Written request. Only the lines from the one containing "Is the shallow" through the end of the data below should be copied, each exactly as written and with both ends kept.

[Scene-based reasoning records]
--- Start ---
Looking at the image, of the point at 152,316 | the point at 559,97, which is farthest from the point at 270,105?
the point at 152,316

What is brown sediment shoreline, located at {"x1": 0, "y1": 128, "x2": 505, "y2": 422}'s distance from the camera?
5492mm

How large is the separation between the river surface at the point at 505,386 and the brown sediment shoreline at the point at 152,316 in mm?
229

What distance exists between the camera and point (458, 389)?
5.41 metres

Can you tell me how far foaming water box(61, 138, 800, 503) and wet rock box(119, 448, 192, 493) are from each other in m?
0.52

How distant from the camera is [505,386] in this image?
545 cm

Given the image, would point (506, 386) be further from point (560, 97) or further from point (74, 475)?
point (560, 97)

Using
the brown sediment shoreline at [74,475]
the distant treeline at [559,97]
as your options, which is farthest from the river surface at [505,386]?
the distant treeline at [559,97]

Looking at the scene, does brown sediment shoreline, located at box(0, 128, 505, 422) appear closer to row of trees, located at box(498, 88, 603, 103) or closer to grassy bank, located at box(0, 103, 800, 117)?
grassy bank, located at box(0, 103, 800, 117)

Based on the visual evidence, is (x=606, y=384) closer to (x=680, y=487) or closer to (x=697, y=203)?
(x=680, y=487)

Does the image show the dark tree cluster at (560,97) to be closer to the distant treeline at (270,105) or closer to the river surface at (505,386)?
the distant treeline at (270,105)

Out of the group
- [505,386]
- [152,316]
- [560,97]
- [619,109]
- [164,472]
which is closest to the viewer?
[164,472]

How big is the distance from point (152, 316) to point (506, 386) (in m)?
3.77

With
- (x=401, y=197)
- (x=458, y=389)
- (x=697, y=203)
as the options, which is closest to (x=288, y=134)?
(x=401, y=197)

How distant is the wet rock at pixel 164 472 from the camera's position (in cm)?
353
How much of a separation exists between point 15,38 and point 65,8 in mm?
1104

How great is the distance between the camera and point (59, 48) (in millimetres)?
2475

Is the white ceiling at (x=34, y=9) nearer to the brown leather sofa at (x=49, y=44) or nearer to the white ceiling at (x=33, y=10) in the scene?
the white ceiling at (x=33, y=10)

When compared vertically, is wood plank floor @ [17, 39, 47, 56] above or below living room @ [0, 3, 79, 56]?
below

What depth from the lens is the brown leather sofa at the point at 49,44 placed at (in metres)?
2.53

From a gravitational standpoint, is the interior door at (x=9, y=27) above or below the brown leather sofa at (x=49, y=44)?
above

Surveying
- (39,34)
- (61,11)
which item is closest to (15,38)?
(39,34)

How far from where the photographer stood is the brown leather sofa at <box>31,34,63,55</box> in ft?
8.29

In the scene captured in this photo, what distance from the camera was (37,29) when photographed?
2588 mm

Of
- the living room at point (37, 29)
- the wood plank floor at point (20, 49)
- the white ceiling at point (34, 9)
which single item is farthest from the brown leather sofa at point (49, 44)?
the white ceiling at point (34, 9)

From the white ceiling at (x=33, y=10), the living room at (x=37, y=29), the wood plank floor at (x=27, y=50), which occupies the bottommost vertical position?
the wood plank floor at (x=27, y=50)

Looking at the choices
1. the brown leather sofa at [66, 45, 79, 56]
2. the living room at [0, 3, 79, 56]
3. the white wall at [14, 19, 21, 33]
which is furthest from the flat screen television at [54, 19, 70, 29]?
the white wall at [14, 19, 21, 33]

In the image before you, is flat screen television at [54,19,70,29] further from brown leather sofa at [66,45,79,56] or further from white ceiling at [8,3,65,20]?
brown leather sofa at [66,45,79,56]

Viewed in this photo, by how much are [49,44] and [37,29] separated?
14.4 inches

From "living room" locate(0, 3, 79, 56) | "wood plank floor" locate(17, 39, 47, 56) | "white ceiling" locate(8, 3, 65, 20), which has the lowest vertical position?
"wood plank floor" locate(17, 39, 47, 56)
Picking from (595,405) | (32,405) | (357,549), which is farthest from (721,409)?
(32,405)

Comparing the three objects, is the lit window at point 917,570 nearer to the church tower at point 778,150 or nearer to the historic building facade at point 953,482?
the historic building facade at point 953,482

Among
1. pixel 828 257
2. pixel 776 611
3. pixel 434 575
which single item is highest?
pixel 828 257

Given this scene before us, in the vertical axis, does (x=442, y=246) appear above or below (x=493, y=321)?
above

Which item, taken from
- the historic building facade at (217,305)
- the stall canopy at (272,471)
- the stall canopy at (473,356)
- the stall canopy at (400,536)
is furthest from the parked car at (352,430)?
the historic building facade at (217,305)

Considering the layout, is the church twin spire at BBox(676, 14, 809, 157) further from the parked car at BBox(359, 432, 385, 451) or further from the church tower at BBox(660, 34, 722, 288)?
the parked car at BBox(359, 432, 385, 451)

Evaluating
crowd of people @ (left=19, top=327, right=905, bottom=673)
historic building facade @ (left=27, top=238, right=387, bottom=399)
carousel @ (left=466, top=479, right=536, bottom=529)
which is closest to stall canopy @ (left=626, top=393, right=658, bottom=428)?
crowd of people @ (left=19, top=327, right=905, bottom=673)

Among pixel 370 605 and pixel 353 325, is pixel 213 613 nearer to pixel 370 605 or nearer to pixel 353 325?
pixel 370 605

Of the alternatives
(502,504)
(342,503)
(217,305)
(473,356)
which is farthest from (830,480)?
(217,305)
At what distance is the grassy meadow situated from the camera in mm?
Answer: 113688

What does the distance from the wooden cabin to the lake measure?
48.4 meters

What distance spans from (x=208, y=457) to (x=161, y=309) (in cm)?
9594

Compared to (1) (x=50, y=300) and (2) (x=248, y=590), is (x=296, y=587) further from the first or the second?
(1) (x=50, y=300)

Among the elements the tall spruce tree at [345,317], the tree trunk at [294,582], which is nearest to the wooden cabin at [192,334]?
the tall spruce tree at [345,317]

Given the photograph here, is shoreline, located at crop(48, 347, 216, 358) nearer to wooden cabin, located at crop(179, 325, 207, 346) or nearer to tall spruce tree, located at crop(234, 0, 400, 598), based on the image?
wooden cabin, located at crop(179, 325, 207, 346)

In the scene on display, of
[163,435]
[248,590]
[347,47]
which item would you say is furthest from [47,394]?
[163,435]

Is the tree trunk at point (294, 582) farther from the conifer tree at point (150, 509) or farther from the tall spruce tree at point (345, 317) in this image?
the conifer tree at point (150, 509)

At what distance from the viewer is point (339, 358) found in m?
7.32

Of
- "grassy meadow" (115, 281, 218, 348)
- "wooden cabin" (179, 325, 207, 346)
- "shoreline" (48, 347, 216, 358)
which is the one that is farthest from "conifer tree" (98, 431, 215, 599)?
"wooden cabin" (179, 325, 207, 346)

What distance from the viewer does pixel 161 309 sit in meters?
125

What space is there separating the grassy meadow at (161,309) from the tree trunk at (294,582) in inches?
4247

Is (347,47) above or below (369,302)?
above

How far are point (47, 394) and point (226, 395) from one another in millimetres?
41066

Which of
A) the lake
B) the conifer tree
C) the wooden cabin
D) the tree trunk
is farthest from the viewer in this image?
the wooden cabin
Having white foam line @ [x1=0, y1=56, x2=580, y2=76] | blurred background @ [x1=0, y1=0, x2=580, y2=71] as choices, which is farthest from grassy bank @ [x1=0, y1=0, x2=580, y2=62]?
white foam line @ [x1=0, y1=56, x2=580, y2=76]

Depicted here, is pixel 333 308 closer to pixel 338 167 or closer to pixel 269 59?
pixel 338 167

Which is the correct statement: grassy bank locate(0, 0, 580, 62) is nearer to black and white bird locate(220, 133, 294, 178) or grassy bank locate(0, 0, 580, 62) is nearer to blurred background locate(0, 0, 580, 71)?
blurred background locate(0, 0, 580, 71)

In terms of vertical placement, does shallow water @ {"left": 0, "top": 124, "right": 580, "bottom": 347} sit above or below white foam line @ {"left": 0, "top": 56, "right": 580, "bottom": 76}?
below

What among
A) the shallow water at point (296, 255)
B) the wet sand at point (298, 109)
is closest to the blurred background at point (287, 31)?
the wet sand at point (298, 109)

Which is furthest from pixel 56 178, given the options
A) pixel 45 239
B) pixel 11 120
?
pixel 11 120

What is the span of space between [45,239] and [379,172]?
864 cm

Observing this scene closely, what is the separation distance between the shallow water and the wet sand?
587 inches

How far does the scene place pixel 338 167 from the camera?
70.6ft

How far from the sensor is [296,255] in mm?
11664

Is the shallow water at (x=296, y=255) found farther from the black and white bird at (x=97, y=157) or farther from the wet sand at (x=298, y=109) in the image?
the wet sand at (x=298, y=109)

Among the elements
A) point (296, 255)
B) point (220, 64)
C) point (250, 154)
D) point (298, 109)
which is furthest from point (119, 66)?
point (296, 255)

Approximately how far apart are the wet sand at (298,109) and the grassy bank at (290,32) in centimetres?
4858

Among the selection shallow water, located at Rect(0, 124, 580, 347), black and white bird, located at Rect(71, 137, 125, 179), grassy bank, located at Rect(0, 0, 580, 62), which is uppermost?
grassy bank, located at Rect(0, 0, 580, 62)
--- End ---
Result of this task.
Is the shallow water at (x=296, y=255) found farther from the black and white bird at (x=97, y=157) or farther from the wet sand at (x=298, y=109) in the image?
the wet sand at (x=298, y=109)

Among the elements
A) point (296, 255)
B) point (220, 64)
C) point (250, 154)
D) point (298, 109)
which is furthest from point (119, 66)?
point (296, 255)

Approximately how far apart are the wet sand at (298,109) and the grassy bank at (290,32) in centimetres?
4858

Among the selection shallow water, located at Rect(0, 124, 580, 347), black and white bird, located at Rect(71, 137, 125, 179), grassy bank, located at Rect(0, 0, 580, 62), which is uppermost?
grassy bank, located at Rect(0, 0, 580, 62)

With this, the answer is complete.